:: Exercise ::
Please extract all of the records below and copy every line verbatim, with no changes.

:: Extracted data ::
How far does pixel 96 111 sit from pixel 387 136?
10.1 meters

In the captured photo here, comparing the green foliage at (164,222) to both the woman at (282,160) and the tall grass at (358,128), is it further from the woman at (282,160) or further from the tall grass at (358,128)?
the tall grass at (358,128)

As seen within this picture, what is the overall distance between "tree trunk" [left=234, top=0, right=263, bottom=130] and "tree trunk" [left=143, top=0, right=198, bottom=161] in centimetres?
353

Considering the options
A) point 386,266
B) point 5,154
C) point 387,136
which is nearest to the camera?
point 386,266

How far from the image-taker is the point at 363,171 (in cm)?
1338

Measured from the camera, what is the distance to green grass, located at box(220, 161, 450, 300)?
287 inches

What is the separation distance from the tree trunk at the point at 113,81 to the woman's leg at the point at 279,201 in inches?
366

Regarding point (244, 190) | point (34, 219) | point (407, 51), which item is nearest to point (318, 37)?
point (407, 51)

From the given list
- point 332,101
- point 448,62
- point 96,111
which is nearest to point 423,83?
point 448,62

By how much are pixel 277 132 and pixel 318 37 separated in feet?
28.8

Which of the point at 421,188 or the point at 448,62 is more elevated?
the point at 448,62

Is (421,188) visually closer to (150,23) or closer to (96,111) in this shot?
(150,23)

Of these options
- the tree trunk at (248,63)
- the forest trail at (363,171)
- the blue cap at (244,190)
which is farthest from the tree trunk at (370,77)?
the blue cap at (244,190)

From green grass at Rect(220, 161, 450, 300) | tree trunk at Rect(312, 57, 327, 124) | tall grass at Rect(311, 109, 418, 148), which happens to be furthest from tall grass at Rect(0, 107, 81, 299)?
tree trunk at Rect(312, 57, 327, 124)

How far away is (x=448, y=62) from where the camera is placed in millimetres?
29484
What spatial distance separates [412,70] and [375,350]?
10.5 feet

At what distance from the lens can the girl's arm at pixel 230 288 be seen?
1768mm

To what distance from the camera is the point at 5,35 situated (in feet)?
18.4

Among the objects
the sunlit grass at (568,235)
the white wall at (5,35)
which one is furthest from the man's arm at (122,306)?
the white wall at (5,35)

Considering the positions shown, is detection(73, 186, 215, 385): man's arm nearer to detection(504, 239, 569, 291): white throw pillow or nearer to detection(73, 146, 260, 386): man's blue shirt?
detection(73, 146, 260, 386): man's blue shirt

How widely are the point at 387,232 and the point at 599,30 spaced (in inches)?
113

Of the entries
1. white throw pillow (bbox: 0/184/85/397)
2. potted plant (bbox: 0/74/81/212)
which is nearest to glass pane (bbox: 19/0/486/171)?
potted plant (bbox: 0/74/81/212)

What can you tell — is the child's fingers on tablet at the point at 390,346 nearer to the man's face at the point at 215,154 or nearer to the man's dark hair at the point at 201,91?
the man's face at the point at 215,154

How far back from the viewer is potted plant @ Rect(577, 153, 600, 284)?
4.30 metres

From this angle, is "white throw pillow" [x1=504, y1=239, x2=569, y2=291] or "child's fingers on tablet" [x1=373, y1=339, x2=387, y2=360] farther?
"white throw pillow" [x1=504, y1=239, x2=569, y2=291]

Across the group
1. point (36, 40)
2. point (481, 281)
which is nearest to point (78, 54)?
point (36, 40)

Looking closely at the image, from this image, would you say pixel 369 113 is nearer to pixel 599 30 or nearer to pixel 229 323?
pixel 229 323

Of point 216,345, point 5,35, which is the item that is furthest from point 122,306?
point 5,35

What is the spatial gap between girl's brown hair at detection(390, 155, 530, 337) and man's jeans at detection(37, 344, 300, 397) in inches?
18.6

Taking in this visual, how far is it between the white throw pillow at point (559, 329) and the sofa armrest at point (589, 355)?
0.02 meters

:: Final result ::
How far does pixel 96 111 sit from pixel 387 136?
10.1 meters

In the captured photo here, comparing the green foliage at (164,222) to both the woman at (282,160) and the tall grass at (358,128), is it further from the woman at (282,160) or further from the tall grass at (358,128)?
the tall grass at (358,128)

As seen within this picture, what is the overall distance between "tree trunk" [left=234, top=0, right=263, bottom=130] and "tree trunk" [left=143, top=0, right=198, bottom=161] in centimetres?
353

Considering the options
A) point 386,266
B) point 5,154
C) point 387,136
which is nearest to the camera?
point 386,266

How far from the image-taker is the point at 363,171 (in cm)?
1338

Measured from the camera, what is the distance to green grass, located at box(220, 161, 450, 300)?
287 inches

What is the separation distance from the tree trunk at the point at 113,81 to the woman's leg at the point at 279,201 in inches?
366

Regarding point (244, 190) | point (34, 219) | point (407, 51), which item is nearest to point (318, 37)?
point (407, 51)

From the given list
- point 332,101
- point 448,62
- point 96,111
which is nearest to point 423,83?
point 448,62

By how much are pixel 277 132 and pixel 318 37 separated in feet?
28.8

Which of the point at 421,188 or the point at 448,62 is more elevated?
the point at 448,62

Is (421,188) visually closer to (150,23) or closer to (96,111) in this shot?
(150,23)

Of these options
- the tree trunk at (248,63)
- the forest trail at (363,171)
- the blue cap at (244,190)
which is farthest from the tree trunk at (370,77)?
the blue cap at (244,190)

From green grass at Rect(220, 161, 450, 300) | tree trunk at Rect(312, 57, 327, 124) | tall grass at Rect(311, 109, 418, 148), which happens to be furthest from tall grass at Rect(0, 107, 81, 299)?
tree trunk at Rect(312, 57, 327, 124)

How far away is (x=448, y=62) from where the camera is placed in millimetres?
29484
What spatial distance separates [412,70] and [375,350]?
10.5 feet

At what distance from the lens can the girl's arm at pixel 230 288 be seen?
1768mm

To what distance from the camera is the point at 5,35 situated (in feet)?
18.4

Among the objects
the sunlit grass at (568,235)
the white wall at (5,35)
which one is furthest from the man's arm at (122,306)?
the white wall at (5,35)

Considering the positions shown, is detection(73, 186, 215, 385): man's arm nearer to detection(504, 239, 569, 291): white throw pillow or nearer to detection(73, 146, 260, 386): man's blue shirt?
detection(73, 146, 260, 386): man's blue shirt

How widely are the point at 387,232 and the point at 599,30 spaced (in inches)?
113

Of the entries
1. white throw pillow (bbox: 0/184/85/397)
2. potted plant (bbox: 0/74/81/212)
which is nearest to glass pane (bbox: 19/0/486/171)?
potted plant (bbox: 0/74/81/212)

What can you tell — is the child's fingers on tablet at the point at 390,346 nearer to the man's face at the point at 215,154 or nearer to the man's dark hair at the point at 201,91?
the man's face at the point at 215,154

How far back from the viewer is potted plant @ Rect(577, 153, 600, 284)?
4.30 metres

From this angle, is "white throw pillow" [x1=504, y1=239, x2=569, y2=291] or "child's fingers on tablet" [x1=373, y1=339, x2=387, y2=360] farther?
"white throw pillow" [x1=504, y1=239, x2=569, y2=291]

Across the group
1. point (36, 40)
2. point (481, 281)
which is nearest to point (78, 54)?
point (36, 40)

Looking closely at the image, from this image, would you say pixel 369 113 is nearer to pixel 599 30 or nearer to pixel 229 323?
pixel 229 323

Of point 216,345, point 5,35, which is the item that is furthest from point 122,306?
point 5,35

What is the spatial gap between girl's brown hair at detection(390, 155, 530, 337) and man's jeans at detection(37, 344, 300, 397) in inches?
18.6

Taking in this visual, how far is it between the white throw pillow at point (559, 329) and the sofa armrest at point (589, 355)?
0.02 meters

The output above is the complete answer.